Peter Campbell, Cook
Israel Folau says the NSW bushfires are God's response to the same sex marriage bill. He could be answered with reference to climate change, weather drought and arsonists inter alia. But we should follow the advice of Proverbs 26.4 which roughly translates as: "Don't argue with a fool lest people not be able to tell the difference".
David Goss, Woonona, NSW
FIRE AND FLOOD
If Israel Folau is correct about the cause of the bushfires, what terrible things have the people of Tonga done? God is flooding their country.

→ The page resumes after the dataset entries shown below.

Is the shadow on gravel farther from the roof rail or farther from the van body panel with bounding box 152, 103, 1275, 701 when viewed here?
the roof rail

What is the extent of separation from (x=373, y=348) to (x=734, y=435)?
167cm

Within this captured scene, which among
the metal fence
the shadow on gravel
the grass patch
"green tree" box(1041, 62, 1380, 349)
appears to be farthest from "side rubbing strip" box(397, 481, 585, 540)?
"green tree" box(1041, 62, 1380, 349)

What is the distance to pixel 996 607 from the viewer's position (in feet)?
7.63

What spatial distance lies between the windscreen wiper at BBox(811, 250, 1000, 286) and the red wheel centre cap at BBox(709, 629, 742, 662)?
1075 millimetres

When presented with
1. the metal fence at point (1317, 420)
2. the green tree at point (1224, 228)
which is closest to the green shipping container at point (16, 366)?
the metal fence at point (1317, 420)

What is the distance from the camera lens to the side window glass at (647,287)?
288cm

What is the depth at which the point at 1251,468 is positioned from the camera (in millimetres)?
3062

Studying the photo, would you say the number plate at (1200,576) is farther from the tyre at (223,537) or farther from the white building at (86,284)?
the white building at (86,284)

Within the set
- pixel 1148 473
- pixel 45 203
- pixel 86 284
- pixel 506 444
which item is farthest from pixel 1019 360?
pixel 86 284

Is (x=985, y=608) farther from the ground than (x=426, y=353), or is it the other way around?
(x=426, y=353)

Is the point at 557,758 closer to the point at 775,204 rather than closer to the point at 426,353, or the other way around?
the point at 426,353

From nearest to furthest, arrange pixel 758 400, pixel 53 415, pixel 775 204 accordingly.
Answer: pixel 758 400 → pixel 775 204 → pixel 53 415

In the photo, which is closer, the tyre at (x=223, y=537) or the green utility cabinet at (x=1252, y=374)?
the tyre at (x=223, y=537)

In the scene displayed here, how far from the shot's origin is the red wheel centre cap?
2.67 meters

Hans Muller, Tuross Head, NSW
GOD ISN'T PICKY
Folau "knows" that the fires are God's punishment because we voted for same-sex marriage. Does this mean God only devastated the lives of those who voted in favour? If God did pick and choose it would be in line with the "end of days" beliefs of Christian fundamentalists and must also mean anti-voters have been spared. Over to you Israel.
Eric Hunter, Cook
Israel Folau thinks the drought and fires are God's wrath, Greens and others think it's all the carbon dioxide we produce by burning coal, rationalists think the lack of hazard reduction burning makes things worse and the dreamers think the Aborigines had all the answers, despite Captain Cook seeing multiple fires along the east coast before white settlement. I'm with the rationalists. This is just mother nature at work. We can't stop her, but we can do much more to reduce her impact.
Doug Hurst, Chapman
I couldn't give a stuff about The Greens politically. But why is it whenever we suffer dreadful fire events the screamers blame the greenies? They don't hold office anywhere so who is making decisions about managing bushland?
Linus Cole, Palmerston
NO EASY ANSWERS
Bushfires have encouraged climate change recommendations but abolishing fossil fuels will not solve the problem. That is that there are too many people and our excessive reproduction will only result in further environmental degradation. Don't just blame the big polluters.
Greg Cornwell, Yarralumla
On the matter of biblical retribution for Australia's collective behaviour, didn't rural NSW and Queensland in particular vote in the climate change denying, fossil fuel cheerleading Federal government we have? James Lovelock, FRS, has formulated such cause-effect re-equilibrating phenomena as the GAIA hypothesis.
Alex Mattea, Sydney, NSW
Would someone tell the fossils in the Liberal and National parties it's time to go. Even the political climate is changing. They will get burnt at the next election.
A Mutch, Nicholls
In the 4.5 billion years before the earth is consumed by the expansion of the dying sun the miracle molecule DNA will have restored the biosphere many times over to its pristine condition before the rise of that malignant mutation, the self-aware brain.